Data records
-=-=-=-=-

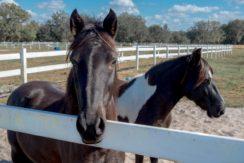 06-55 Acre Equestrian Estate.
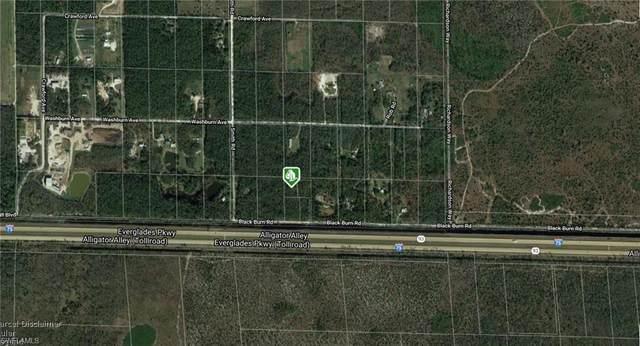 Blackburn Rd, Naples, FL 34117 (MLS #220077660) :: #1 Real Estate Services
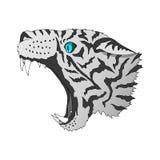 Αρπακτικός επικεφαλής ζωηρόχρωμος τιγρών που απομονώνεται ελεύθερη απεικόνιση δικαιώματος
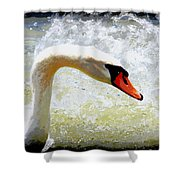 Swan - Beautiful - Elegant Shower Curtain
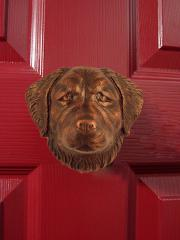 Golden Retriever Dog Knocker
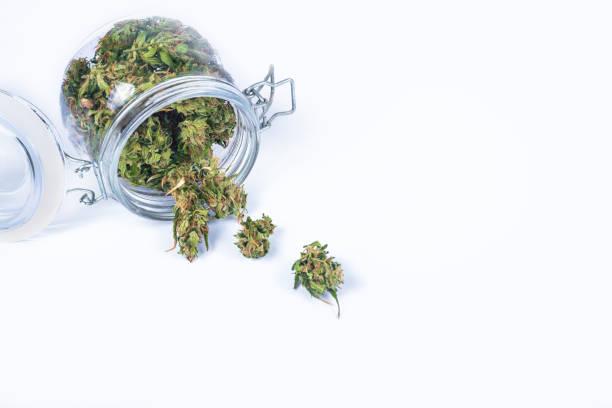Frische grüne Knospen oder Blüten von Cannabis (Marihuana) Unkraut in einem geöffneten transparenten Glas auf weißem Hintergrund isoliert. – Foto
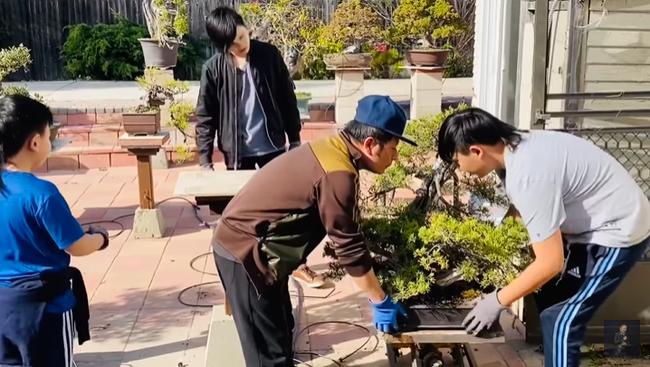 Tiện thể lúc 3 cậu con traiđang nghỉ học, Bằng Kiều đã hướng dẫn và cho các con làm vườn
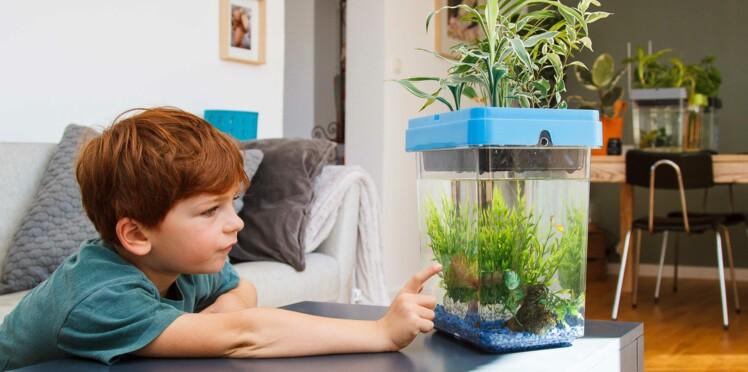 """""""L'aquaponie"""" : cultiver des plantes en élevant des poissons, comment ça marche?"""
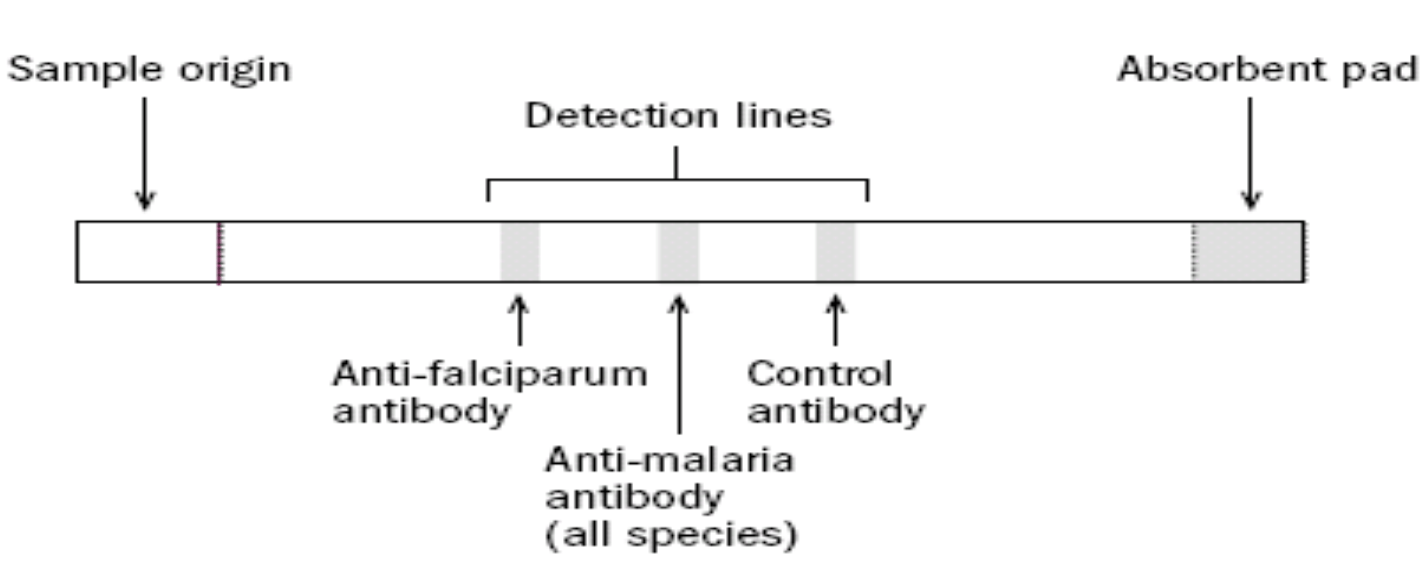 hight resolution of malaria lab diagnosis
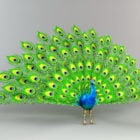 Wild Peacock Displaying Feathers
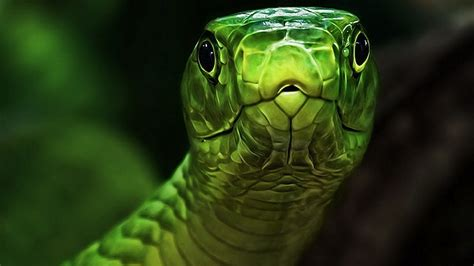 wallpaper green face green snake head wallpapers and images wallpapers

-=-=-=-=-

**What you should do**.
Repeat the records exactly but leave out the images.

**Result of this task**.
 06-55 Acre Equestrian Estate.
 Blackburn Rd, Naples, FL 34117 (MLS #220077660) :: #1 Real Estate Services
 Αρπακτικός επικεφαλής ζωηρόχρωμος τιγρών που απομονώνεται ελεύθερη απεικόνιση δικαιώματος
 Swan - Beautiful - Elegant Shower Curtain
 Golden Retriever Dog Knocker
Frische grüne Knospen oder Blüten von Cannabis (Marihuana) Unkraut in einem geöffneten transparenten Glas auf weißem Hintergrund isoliert. – Foto
 Tiện thể lúc 3 cậu con traiđang nghỉ học, Bằng Kiều đã hướng dẫn và cho các con làm vườn
 """""""L'aquaponie"""" : cultiver des plantes en élevant des poissons, comment ça marche?"""
 hight resolution of malaria lab diagnosis
 Wild Peacock Displaying Feathers
 wallpaper green face green snake head wallpapers and images wallpapers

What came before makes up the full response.